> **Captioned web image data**
== Segment start ==
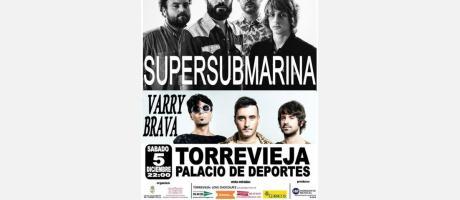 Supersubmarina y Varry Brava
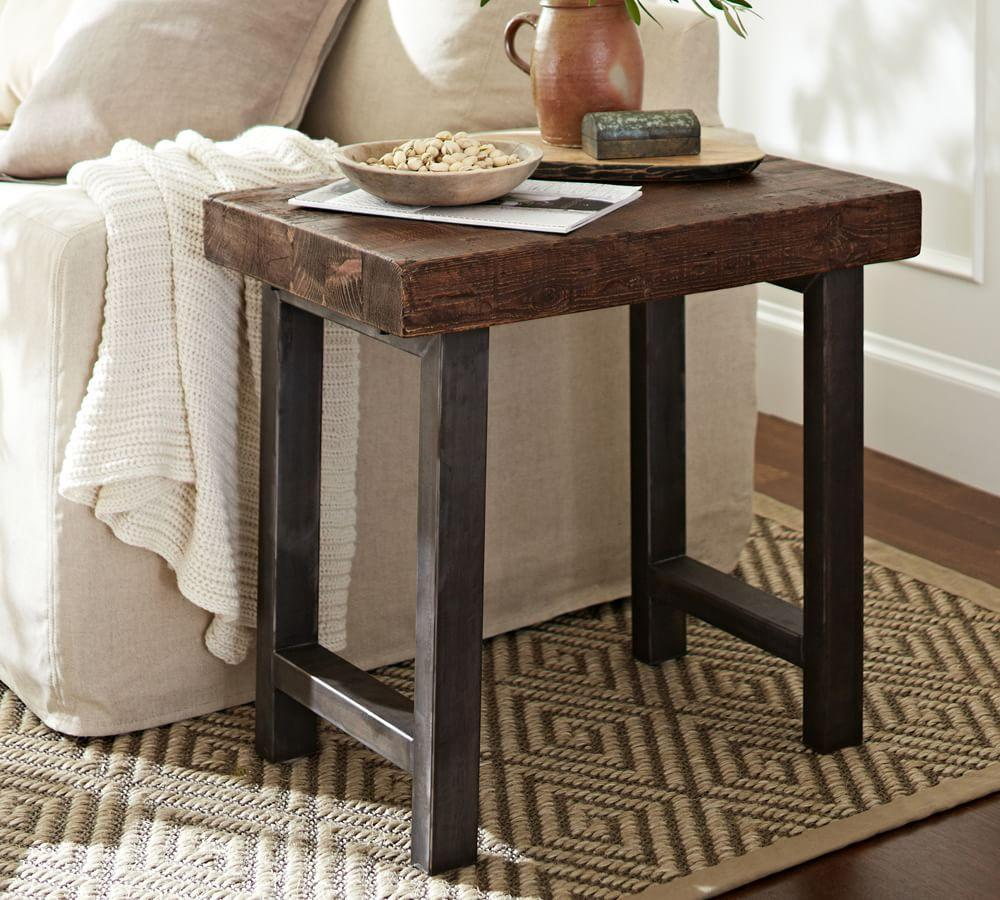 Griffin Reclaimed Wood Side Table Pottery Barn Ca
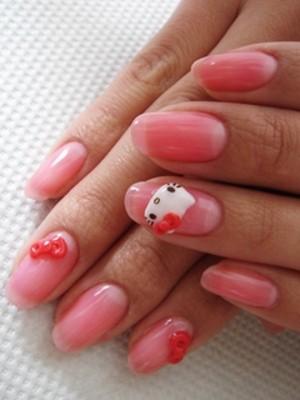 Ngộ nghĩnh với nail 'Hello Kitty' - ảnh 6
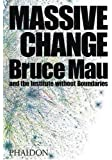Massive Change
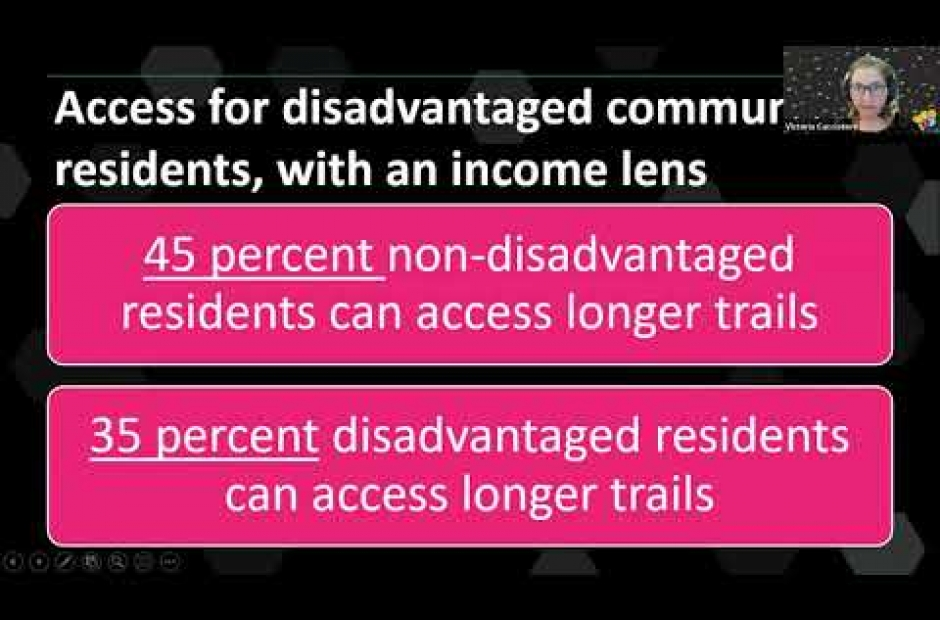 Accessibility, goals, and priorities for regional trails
== Segment end ==
> **Exercise brief**
The reply must contain every entry above, exactly as written, and none of the pictures.

> **Task answer**
 Supersubmarina y Varry Brava
 Griffin Reclaimed Wood Side Table Pottery Barn Ca
 Ngộ nghĩnh với nail 'Hello Kitty' - ảnh 6
Massive Change
 Accessibility, goals, and priorities for regional trails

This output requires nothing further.